** QUOTED TEXT **
◆ ◆ ◆ ◆ ◆

I am not a damn doormat: selfishness as virtue

Live for yourself — there’s no one else
More worth living for
Begging hands and bleeding hearts will
Only cry out for more
~”Anthem,” Rush

Someone once told me that “you can’t take care of someone else’s shit unless you’ve gotten your own taken care of.” I didn’t realize it at the time, but that’s wise advice.

My mother once told me that her children were not her entire life. That may sound un-motherly in today’s world of “my children are my everything,” but it’s true. She has her life, we have ours. We’re grown-up now, and she’s not going to let us stop her from doing what she loves. We’re not going to let her stop us from doing what we love.

Altruism is great. Thinking about others’ needs and perceptions is laudable. But you have to also realize that YOU are your life, and that if you’re putting other people or other things before you constantly, you’re not going to last very long. Eventually you’ve got to say, “sorry if I seem like an asshole, but no.”

I’ve spent most of this year with someone else’s pet(s) in my apartment. Cats, dogs, lizards, my roommate’s ferrets. Frankly, I’m sick to death of it. Not only am I feeding them and caring for them, but they’re stressing out my own pets and upsetting the way my apartment runs. Every now and then is fine. But this has been a constant this year. After the cat I’m currently sitting goes home, that’s it. No more for a while. I will be an asshole. I will put my foot down and say “no more.” There is a point at which enough is enough. This is an apartment, not a boarding kennel.

◆ ◆ ◆ ◆ ◆

** SOURCE EXCERPT **

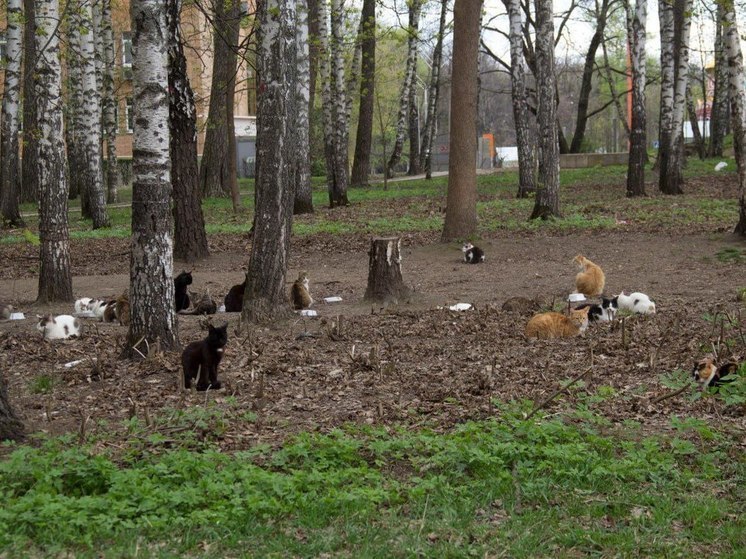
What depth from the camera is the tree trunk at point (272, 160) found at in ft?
38.1

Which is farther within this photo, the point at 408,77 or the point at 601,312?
the point at 408,77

◆ ◆ ◆ ◆ ◆

** GIVEN TASK **
Reproduce the post on selfishness as a virtue in full, word for word. The data has no connection to the post on selfishness as a virtue.

** SOLUTION TO THIS TASK **
I am not a damn doormat: selfishness as virtue

Live for yourself — there’s no one else
More worth living for
Begging hands and bleeding hearts will
Only cry out for more
~”Anthem,” Rush

Someone once told me that “you can’t take care of someone else’s shit unless you’ve gotten your own taken care of.” I didn’t realize it at the time, but that’s wise advice.

My mother once told me that her children were not her entire life. That may sound un-motherly in today’s world of “my children are my everything,” but it’s true. She has her life, we have ours. We’re grown-up now, and she’s not going to let us stop her from doing what she loves. We’re not going to let her stop us from doing what we love.

Altruism is great. Thinking about others’ needs and perceptions is laudable. But you have to also realize that YOU are your life, and that if you’re putting other people or other things before you constantly, you’re not going to last very long. Eventually you’ve got to say, “sorry if I seem like an asshole, but no.”

I’ve spent most of this year with someone else’s pet(s) in my apartment. Cats, dogs, lizards, my roommate’s ferrets. Frankly, I’m sick to death of it. Not only am I feeding them and caring for them, but they’re stressing out my own pets and upsetting the way my apartment runs. Every now and then is fine. But this has been a constant this year. After the cat I’m currently sitting goes home, that’s it. No more for a while. I will be an asshole. I will put my foot down and say “no more.” There is a point at which enough is enough. This is an apartment, not a boarding kennel.